The announcement on Tuesday came as the country's financial watchdog pushes ahead with litigation against two of the country's major banks over alleged benchmark rigging.

The decision to exit the benchmark-setting process reflects a global shift towards more robust and objective benchmarks that have stronger defences against manipulation.

AFMA, which said it intended to instead focus on its "core activities", declined to comment on whether the alleged misconduct involving benchmark rigging had influenced its decision to step aside from its role.

AFMA has administered the BBSW benchmark since its inception.

"Our key objective is that the benchmark continues to operate in a reliable way," David Lynch, chief executive of AFMA, said. "Benchmark administration is becoming quite a specialised area of operation." AFMA said it expects a commercial operator to take over the role.

The British Bankers' Association handed over the operation of the London Interbank Offered Rate (Libor) in 2014 following the benchmark rigging scandals in that market. ICE Benchmark Administration now administers Libor after winning a government tender process.

In Australia, the BBSW credit benchmark has been progressively overhauled in recent years.

AFMA moved away from a panel-setting methodology in 2013 following an exodus of banks from its panel of participating money market institutions.

The BBSW is now calculated using an automated process that extracts live and executable bids and offers from the approved trading venues at around 10am each trading day, calculates the rate and then publishes it to the market.

Australia will move to a new process by the end of this year for setting the credit market reference rate. The Council of Financial Regulators has proposed moving to a volume-weighted average price (VWAP) methodology as the primary calculation mechanism.

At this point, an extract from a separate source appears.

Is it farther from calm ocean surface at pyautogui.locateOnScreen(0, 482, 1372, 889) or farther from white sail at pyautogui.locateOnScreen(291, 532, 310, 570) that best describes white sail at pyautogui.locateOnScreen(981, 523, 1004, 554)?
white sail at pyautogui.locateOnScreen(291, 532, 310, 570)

This will require the new administrator to develop a trade repository capability.

Regulators from around the world have been reforming rate-setting practices after Barclays Plc, UBS AG, RBS and others were fined billions of dollars for benchmark rigging.

The Australian Securities and Investments Commission (ASIC) has also begun litigation against Australia and New Zealand Banking Group and Westpac Banking Corporation for alleged benchmark manipulation.